Research Interests

Learning Representational Visual Knowledge

Objective: Learning hierarchical and compositional models with a unified deep And-Or directed and acyclic graph (AOG) structure and appearance features directly from weakly-labeled visual big data in a principled way.

Overview: Our method unfolds the space of latent scene/object structures by exploiting the compositionality and reconfigurability in a grammar-like manner, as illustrated by the famous Chinese Tangram puzzle. We define a dictionary of part types by tiling the image lattice. For each part type, we enumerate all valid instances by placing it in the image lattice. Then, we have an overcomplete set of part instances which are organized into a quantization AOG. We then learn both the AOG structure of the scene/object model (i.e., the optimal sub-AOG of the quantization AOG) and appearance features directly from raw data. Tangram Theoretical Justification: In the long run, we are seeking the statistical theories of performance guaranteed learning of AOGs under the context of life-long learning.

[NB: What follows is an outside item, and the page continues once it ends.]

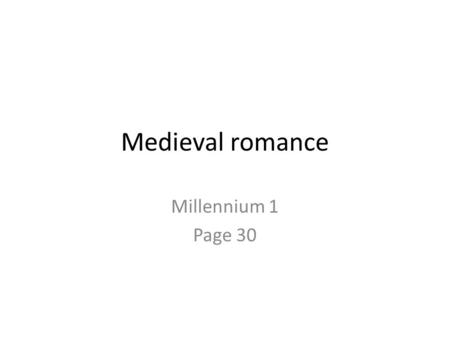 Medieval romance Millennium 1 Page 30. Characteristics of the Medieval Romance A popular genre mainly translated from French models (see, for example,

Learning Computational Visual Knowledge

Objective: Learning to compute faster by scheduling bottom-up/top-down computing processes in hierarchical models for (near-)optimal inference, i.e., maximizing the "gain" (accuracy) and minimizing the "pain" (computational costs).

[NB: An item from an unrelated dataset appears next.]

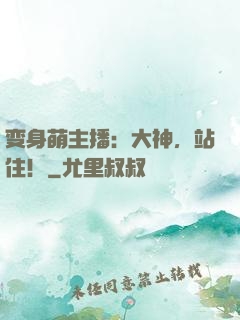 变身萌主播：大神，站住！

Overview: Our strategy of scheduling bottom-up/top-down computing processes is similar in spirit to the one we usually adopted in playing the minesweeper game, that is, goal-guided cost-sensitive computing. We factorize the computation of inference in a principled way such that they can be scheduled to obtain the optimal or near-optimal interpretation of a given input with a minimal computational cost (e.g., using early rejection/acceptance), and balance the loss of misclassification (i.e., the penalties for a false negative and a false positive respectively) and the cost of computation (controlled by a parameter λ) in the scheduling. ThreeProcesses Theoretical Justification: In the long run, we are seeking multi-armed bandit framework of optimally scheduled inferential computing.